Key Questions When Fine-Tuning

  1. What model should I fine-tune off of?
    • Model size: 7B, 13B, 70B, etc.
    • Model family: Llama 2, Llama 3, Mistral, etc.
  2. Should I use LoRA or full fine-tune?
    • Recommendation: Use LoRA for efficiency unless specific circumstances justify a full fine-tune.

Model Size Insights

  • Experience with Different Sizes:
    • 7B and 13B models often yield comparable results.
    • 70B models can be complex to manage and require more parallelism.
    • 7B models are popular and easier to work with, especially when sufficient.

Choosing a Model Family

  • Use recent models like Llama 3 for good performance.
  • Check platforms like Hugging Face to find trending models.
  • Running multiple models for comparison can be beneficial, but often the most popular models suffice.

LoRA vs. Full Fine-Tuning

  • Understanding LoRA:

    • LoRA involves adding lower-dimensional matrices to the original weight matrices, significantly reducing the number of parameters needed (128,000 vs. 16 million).
    • LoRA generally requires less GPU RAM and is easier to implement.
    • Practitioners are encouraged to use LoRA initially with potential future full fine-tunes if needed.
  • Quantized LoRA (QLoRA):

    • QLoRA reduces memory usage further by quantizing weights, leading to memory savings.
    • Commonly used but may not drastically impact performance as expected.

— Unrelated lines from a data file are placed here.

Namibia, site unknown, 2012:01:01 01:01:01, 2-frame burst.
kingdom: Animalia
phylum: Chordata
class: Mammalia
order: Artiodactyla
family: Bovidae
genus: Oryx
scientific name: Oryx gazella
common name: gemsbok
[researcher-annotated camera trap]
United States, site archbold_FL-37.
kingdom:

Importance of Data Quality

  • Emphasis on Data Improvement:
    • Prioritize improving data quality over over-optimizing model parameters.
    • Enhancing data can lead to significant performance gains.

Getting Started with Axel

Initial Steps

  • Visit GitHub Axel repository for examples and quick-start documentation.
  • Work with YAML config files and modify existing examples to fit your dataset and needs.

Configuring Data Sets

  • Axel supports various data formats; specify the format correctly for best results.
  • Sample data formats and examples for training need careful preparation.

Training Process in Axel

  1. Run the Pre-Processing Command: Ensure data is in the correct format.
  2. Run the Training Command: Start training based on the configured settings.
  3. Sanity Check the Model: Verify output using Hugging Face or Axel directly.

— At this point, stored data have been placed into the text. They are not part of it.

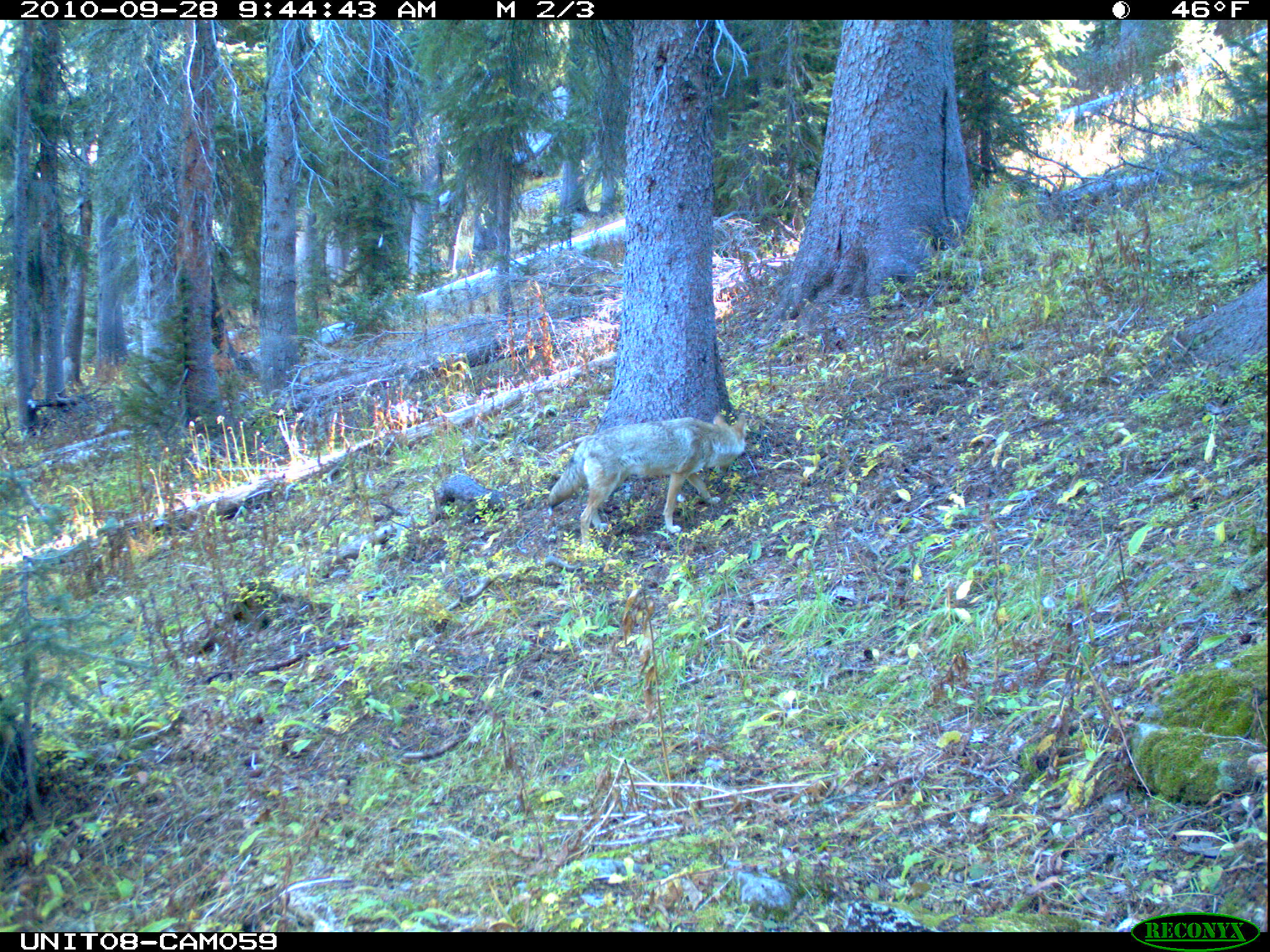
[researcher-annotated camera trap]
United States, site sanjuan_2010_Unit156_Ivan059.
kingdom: Animalia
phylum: Chordata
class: Mammalia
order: Carnivora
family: Canidae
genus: Canis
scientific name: Canis latrans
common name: coyote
Canis latrans (coyote).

Honeycomb Case Study Overview

  • Use Case: Honeycomb is an observability platform allowing natural language queries instead of using a specific query language.
  • Focus on fine-tuning models to improve user query effectiveness.
  • Data evaluation is critical and includes unit tests and A/B testing.
  • Synthetic data generation is a method used to expand training datasets when real examples are limited.

Custom Evaluations

  • Writing evaluations for performance during training can be done through custom configurations.
  • There are various levels of evaluation from unit tests to A/B testing.

Debugging and Troubleshooting in Axel

  • Best practices include:
    • Use the latest version of Axel.
    • Reduce complexity by minimizing concurrency.
    • Regularly clear caches to avoid unexpected behavior.

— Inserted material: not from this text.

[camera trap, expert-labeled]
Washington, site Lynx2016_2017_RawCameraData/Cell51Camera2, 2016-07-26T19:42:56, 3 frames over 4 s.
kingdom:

Scaling Model Training with Hugging Face Accelerate (by Zack)

Understanding GPU Usage

  • Different models require varying amounts of GPU resources for training.
  • Distributed training techniques can manage resources more effectively across multiple GPUs.

Fully Sharded Data Parallelism (FSDP)

  • FSDP allows splitting model parameters across multiple GPUs, enabling training of larger models than a single GPU can handle.
  • Important strategies include sharding model states and parameters to optimize memory usage.

Using Accelerate with Axel

  • Configuration involves defining environment settings and memory estimations to ensure efficient training.
  • Key commands include accelerate config and accelerate launch.

Hyperparameter Tuning with Modal

  • Modal is a cloud-native platform that simplifies running Python code for model training.
  • Useful for hyperparameter tuning, provides real-time feedback and iterative development.

Final Thoughts and Recommendations

  • Focus on data quality and structuring before diving deep into hyperparameter optimization.
  • Regularly leverage tools like weights and biases for logging performance and metrics.
  • Stay updated with community resources and documentation to maximize the use of Axel and other frameworks.